Transcribe all the entries that follow, leaving nothing out.
(INFORMATION SUPPLIED)
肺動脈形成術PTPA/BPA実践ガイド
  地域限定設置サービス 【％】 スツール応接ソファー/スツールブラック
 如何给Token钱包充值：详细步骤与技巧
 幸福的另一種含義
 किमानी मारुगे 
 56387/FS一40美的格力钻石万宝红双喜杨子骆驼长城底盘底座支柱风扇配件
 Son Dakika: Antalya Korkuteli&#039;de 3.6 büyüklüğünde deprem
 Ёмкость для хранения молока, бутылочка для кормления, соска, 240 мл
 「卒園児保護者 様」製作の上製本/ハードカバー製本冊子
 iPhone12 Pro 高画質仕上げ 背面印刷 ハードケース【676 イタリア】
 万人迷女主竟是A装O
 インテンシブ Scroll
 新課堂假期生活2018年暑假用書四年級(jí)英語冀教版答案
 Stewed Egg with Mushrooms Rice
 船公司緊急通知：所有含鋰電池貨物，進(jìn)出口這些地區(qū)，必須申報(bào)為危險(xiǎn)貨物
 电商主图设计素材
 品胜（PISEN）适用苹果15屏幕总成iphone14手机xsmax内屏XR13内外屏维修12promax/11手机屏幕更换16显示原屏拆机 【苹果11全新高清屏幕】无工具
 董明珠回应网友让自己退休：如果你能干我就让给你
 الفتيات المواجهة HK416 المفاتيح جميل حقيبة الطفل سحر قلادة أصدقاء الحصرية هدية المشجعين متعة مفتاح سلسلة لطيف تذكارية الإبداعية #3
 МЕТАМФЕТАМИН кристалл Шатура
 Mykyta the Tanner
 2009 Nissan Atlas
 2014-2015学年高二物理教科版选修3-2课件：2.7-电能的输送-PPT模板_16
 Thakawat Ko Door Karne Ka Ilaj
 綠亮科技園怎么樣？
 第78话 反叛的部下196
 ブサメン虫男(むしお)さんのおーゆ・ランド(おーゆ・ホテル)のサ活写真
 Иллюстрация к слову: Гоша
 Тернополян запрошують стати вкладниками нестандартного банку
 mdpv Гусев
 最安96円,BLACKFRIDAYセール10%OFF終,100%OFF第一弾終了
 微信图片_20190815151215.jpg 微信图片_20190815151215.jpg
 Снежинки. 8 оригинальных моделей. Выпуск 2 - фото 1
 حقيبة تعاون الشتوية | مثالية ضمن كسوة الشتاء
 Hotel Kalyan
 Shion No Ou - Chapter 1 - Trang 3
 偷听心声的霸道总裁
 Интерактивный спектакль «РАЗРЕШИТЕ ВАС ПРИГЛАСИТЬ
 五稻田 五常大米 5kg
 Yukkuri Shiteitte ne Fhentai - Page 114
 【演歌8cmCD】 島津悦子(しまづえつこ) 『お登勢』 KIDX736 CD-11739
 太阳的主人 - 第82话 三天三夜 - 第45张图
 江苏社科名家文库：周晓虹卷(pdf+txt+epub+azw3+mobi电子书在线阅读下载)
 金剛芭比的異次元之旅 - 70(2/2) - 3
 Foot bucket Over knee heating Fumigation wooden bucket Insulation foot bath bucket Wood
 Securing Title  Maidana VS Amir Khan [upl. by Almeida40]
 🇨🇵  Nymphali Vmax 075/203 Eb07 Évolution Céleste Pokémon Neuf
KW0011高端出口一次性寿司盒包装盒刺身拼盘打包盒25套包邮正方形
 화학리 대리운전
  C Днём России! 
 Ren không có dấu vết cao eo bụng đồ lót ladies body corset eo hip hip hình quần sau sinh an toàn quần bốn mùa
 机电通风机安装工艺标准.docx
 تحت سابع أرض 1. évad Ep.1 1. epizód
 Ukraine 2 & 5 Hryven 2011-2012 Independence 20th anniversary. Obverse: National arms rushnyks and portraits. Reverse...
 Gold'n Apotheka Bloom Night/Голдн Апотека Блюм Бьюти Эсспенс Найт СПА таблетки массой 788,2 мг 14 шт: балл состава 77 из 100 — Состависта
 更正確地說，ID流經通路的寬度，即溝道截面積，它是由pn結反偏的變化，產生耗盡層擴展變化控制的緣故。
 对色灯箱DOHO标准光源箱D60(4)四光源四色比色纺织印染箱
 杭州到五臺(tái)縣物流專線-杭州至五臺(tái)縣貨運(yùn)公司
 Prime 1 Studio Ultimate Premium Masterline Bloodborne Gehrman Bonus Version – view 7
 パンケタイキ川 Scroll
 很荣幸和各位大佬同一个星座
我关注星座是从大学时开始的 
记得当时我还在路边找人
(End INFORMATION SUPPLIED)
▶ _EXERCISE OUTPUT_:
肺動脈形成術PTPA/BPA実践ガイド
  地域限定設置サービス 【％】 スツール応接ソファー/スツールブラック
 如何给Token钱包充值：详细步骤与技巧
 幸福的另一種含義
 किमानी मारुगे 
 56387/FS一40美的格力钻石万宝红双喜杨子骆驼长城底盘底座支柱风扇配件
 Son Dakika: Antalya Korkuteli&#039;de 3.6 büyüklüğünde deprem
 Ёмкость для хранения молока, бутылочка для кормления, соска, 240 мл
 「卒園児保護者 様」製作の上製本/ハードカバー製本冊子
 iPhone12 Pro 高画質仕上げ 背面印刷 ハードケース【676 イタリア】
 万人迷女主竟是A装O
 インテンシブ Scroll
 新課堂假期生活2018年暑假用書四年級(jí)英語冀教版答案
 Stewed Egg with Mushrooms Rice
 船公司緊急通知：所有含鋰電池貨物，進(jìn)出口這些地區(qū)，必須申報(bào)為危險(xiǎn)貨物
 电商主图设计素材
 品胜（PISEN）适用苹果15屏幕总成iphone14手机xsmax内屏XR13内外屏维修12promax/11手机屏幕更换16显示原屏拆机 【苹果11全新高清屏幕】无工具
 董明珠回应网友让自己退休：如果你能干我就让给你
 الفتيات المواجهة HK416 المفاتيح جميل حقيبة الطفل سحر قلادة أصدقاء الحصرية هدية المشجعين متعة مفتاح سلسلة لطيف تذكارية الإبداعية #3
 МЕТАМФЕТАМИН кристалл Шатура
 Mykyta the Tanner
 2009 Nissan Atlas
 2014-2015学年高二物理教科版选修3-2课件：2.7-电能的输送-PPT模板_16
 Thakawat Ko Door Karne Ka Ilaj
 綠亮科技園怎么樣？
 第78话 反叛的部下196
 ブサメン虫男(むしお)さんのおーゆ・ランド(おーゆ・ホテル)のサ活写真
 Иллюстрация к слову: Гоша
 Тернополян запрошують стати вкладниками нестандартного банку
 mdpv Гусев
 最安96円,BLACKFRIDAYセール10%OFF終,100%OFF第一弾終了
 微信图片_20190815151215.jpg 微信图片_20190815151215.jpg
 Снежинки. 8 оригинальных моделей. Выпуск 2 - фото 1
 حقيبة تعاون الشتوية | مثالية ضمن كسوة الشتاء
 Hotel Kalyan
 Shion No Ou - Chapter 1 - Trang 3
 偷听心声的霸道总裁
 Интерактивный спектакль «РАЗРЕШИТЕ ВАС ПРИГЛАСИТЬ
 五稻田 五常大米 5kg
 Yukkuri Shiteitte ne Fhentai - Page 114
 【演歌8cmCD】 島津悦子(しまづえつこ) 『お登勢』 KIDX736 CD-11739
 太阳的主人 - 第82话 三天三夜 - 第45张图
 江苏社科名家文库：周晓虹卷(pdf+txt+epub+azw3+mobi电子书在线阅读下载)
 金剛芭比的異次元之旅 - 70(2/2) - 3
 Foot bucket Over knee heating Fumigation wooden bucket Insulation foot bath bucket Wood
 Securing Title  Maidana VS Amir Khan [upl. by Almeida40]
 🇨🇵  Nymphali Vmax 075/203 Eb07 Évolution Céleste Pokémon Neuf
KW0011高端出口一次性寿司盒包装盒刺身拼盘打包盒25套包邮正方形
 화학리 대리운전
  C Днём России! 
 Ren không có dấu vết cao eo bụng đồ lót ladies body corset eo hip hip hình quần sau sinh an toàn quần bốn mùa
 机电通风机安装工艺标准.docx
 تحت سابع أرض 1. évad Ep.1 1. epizód
 Ukraine 2 & 5 Hryven 2011-2012 Independence 20th anniversary. Obverse: National arms rushnyks and portraits. Reverse...
 Gold'n Apotheka Bloom Night/Голдн Апотека Блюм Бьюти Эсспенс Найт СПА таблетки массой 788,2 мг 14 шт: балл состава 77 из 100 — Состависта
 更正確地說，ID流經通路的寬度，即溝道截面積，它是由pn結反偏的變化，產生耗盡層擴展變化控制的緣故。
 对色灯箱DOHO标准光源箱D60(4)四光源四色比色纺织印染箱
 杭州到五臺(tái)縣物流專線-杭州至五臺(tái)縣貨運(yùn)公司
 Prime 1 Studio Ultimate Premium Masterline Bloodborne Gehrman Bonus Version – view 7
 パンケタイキ川 Scroll
 很荣幸和各位大佬同一个星座
我关注星座是从大学时开始的 
记得当时我还在路边找人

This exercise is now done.